In corporate news, Heineken surged 13% after announcing a buyback and strong beer sales in Brazil and Mexico. ABN Amro Bank jumped 8.9% on robust earnings, while CVS Health issued weaker-than-expected profit guidance. Lyft shares fell after a disappointing outlook, while Super Micro Computer and DoorDash both gained on optimistic forecasts. Meanwhile, Japan urged President Trump to exempt its companies from newly announced tariffs, as trade tensions remain a key market overhang.
With inflation data, Powell’s testimony, and ongoing trade uncertainties, markets remain in a holding pattern, awaiting clarity on the economic trajectory.
Key events this week:
US CPI, Wednesday
Fed Chair Jerome Powell testifies to House Financial Services panel, Wednesday
Fed’s Raphael Bostic and Christopher Waller speak, Wednesday
Eurozone industrial production, Thursday
US initial jobless claims, PPI, Thursday
Eurozone GDP, Friday
US retail sales, industrial production, business inventories, Friday
Fed’s Lorie Logan speaks, Friday
Some of the main moves in markets:
Stocks
S&P 500 futures were little changed as of 7:35 a.m. New York time
Nasdaq 100 futures rose 0.1%
Futures on the Dow Jones Industrial Average fell 0.1%
The Stoxx Europe 600 rose 0.1%
The MSCI World Index was little changed
Currencies
The Bloomberg Dollar Spot Index was little changed
The euro rose 0.1% to $1.0376
The British pound was little changed at $1.2456
The Japanese yen fell 0.7% to 153.60 per dollar
Cryptocurrencies
Bitcoin fell 0.2% to $96,180.86
Ether rose 0.3% to $2,630.32
Bonds
The yield on 10-year Treasuries advanced one basis point to 4.55%
Germany’s 10-year yield advanced two basis points to 2.45%
Britain’s 10-year yield advanced two basis points to 4.53%
Commodities
West Texas Intermediate crude fell 1.1% to $72.49 a barrel
Spot gold fell 0.5% to $2,882.31 an ounce
Take A Look At These Historical Returns
The image above is just a small preview of what this link offers. Dating back to 1928, it tracks the growth of a $100 investment over time across the S&P 500, U.S. Small Cap, Treasury bills, gold, and more. It also highlights inflation rates and annual returns.

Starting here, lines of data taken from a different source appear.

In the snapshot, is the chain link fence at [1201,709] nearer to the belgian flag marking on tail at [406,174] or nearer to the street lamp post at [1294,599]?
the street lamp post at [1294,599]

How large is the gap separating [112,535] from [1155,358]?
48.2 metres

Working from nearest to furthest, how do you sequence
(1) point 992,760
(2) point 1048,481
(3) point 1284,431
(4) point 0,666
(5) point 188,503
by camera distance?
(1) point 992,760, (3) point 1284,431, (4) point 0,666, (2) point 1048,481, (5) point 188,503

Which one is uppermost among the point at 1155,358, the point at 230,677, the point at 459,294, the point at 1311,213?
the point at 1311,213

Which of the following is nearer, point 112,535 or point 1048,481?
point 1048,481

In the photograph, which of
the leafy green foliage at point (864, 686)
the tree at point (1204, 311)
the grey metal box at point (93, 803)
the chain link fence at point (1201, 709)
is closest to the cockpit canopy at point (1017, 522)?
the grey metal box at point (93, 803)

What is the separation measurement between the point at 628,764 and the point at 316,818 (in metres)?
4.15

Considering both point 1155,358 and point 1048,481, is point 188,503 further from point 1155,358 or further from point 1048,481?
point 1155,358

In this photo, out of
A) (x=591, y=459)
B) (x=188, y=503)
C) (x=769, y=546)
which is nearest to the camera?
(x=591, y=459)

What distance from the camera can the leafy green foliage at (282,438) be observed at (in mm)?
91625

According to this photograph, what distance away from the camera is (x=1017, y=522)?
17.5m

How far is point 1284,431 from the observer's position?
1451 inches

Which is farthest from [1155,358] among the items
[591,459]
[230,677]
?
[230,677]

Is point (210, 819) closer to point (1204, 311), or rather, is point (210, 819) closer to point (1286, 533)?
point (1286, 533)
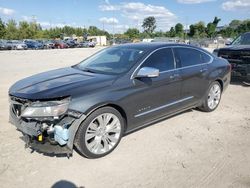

For example, a $100 investment in the S&P 500 (including dividends) in 1928 would be worth $982,817.82 in 2024. Meanwhile, gold would have grown to $12,649.47, and U.S. Small Cap stocks would have reached $4,744,891.59.
It’s an interesting table to explore, especially for anyone who enjoys seeing the long-term impact of compounding and market performance.
Ondo May Be Partnering With World Liberty Financial
Ondo’s partnership with World Liberty Financial is not confirmed. Yesterday morning, Ondo announced the news but quickly removed it, suggesting it may have been released prematurely. Based on the leaked images, the partnership appears to be focused on advancing the adoption of tokenized real-world assets. It would be pretty amusing if World Liberty Financial kept accumulating Ondo tokens while waiting for the official announcement. Regardless, the partnership would make sense given that World Liberty Financial holds 342,000 ONDO, and Eric Trump recently spoke at Ondo’s NYC summit.
More World Liberty Financial News
We now have an official statement from WLFI addressing the purpose behind their aggressive token acquisitions, which they’re calling their “Macro Strategy.” There wasn’t a whole lot behind the announcement other than a lot of generalizations such as, “invest in innovative projects, support ecosystem development, and seize emerging opportunities within the DeFi landscape.” It was also announced that coming soon, there will be a “comprehensive proposal detailing the Macro Strategy” which will be available on the governance forum shortly.
The Legal Battle Between The SEC And Binance Is Put On Pause
The SEC and Binance have jointly requested a 60-day stay in their legal case to allow for potential regulatory developments, particularly the formation of the SEC’s new Crypto Task Force under Acting Chairman Mark T. Uyeda. The SEC originally sued Binance in June 2023, alleging it operated as an unregistered exchange and misled investors—claims Binance denies. Both parties believe pausing the case could lead to a more efficient resolution.
After 60 days, they will submit a status report to determine whether to resume proceedings or extend the pause. Ideally, the same happens for Coinbase soon.
To me, this is a clear signal that crypto is winning and that the SEC’s outdated enforcement tactics are running out of steam. The new leadership seems to be recognizing that these cases are built on shaky ground and that continuing to push them would be a losing battle.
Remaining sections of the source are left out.